Pick up the blog post below on the data driven organization and keep writing it from its last sentence.

::: READING PASSAGE :::

Analytics, Search, and the Data Driven Organization
Search, Personalization, Relevancy Ranking, and Predictive Analytics & All Play a Part in a Data Driven Organization
So I started this blog entry on “creating the data driven organization” thinking that I was inventing something super cool, only to discover that there’s already an O’Reilly book on the subject, and a ton of industry analyst research. Apparently, it is this year’s hot business trend.
Oh well. It won’t be the first time that I've ‘invented’ something which had already been invented (better) by someone else. And so instead, I’d like to tie this notion of a data driven organization to something more concrete and practical: How to get better search results.
But first, let’s talk about analytics, personalization and relevancy ranking, and why it’s so important to be a data-driven organization.
The Process Cycle of the Data Driven Organization
It has taken me a while, but I believe I can reduce my thoughts into a cyclical process of four words:
This process captures my vision of how businesses, business processes, and consumer interfaces will operate in the future. Note that I will use “consumer” to represent both "employee" (for internal facing interactions) and "customer" (for external facing interactions).

::: GIVEN MATERIAL :::

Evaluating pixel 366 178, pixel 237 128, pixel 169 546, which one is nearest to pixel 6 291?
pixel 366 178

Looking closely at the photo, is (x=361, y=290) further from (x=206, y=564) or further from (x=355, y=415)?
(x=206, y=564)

:::

EXPECTED ANSWER:
In addition, this process captures my view of how search engine projects should progress, and it is through search engine relevancy ranking (which is really a combination of predictive analytics + real-time consumer interaction) that I have come to understand this process more fully, and appreciate its value to businesses of all types.
Gather = Logs & Data Warehouse
The goal of this step is to gather and normalize as many little pieces of information about the consumer (employee or customer) as possible from any possible source.
The buzzword today is log analytics, but I’m less interested in discussing logs (which is merely a carrier of event information) than I am talking about business events. These business events provide valuable information about the consumer which must be captured and saved so they can be leveraged to optimize the company/consumer interface.
It is hard to understate the value of gathering all data about the consumer, no matter how inconsequential it may seem at first. This is discussed later in this blog.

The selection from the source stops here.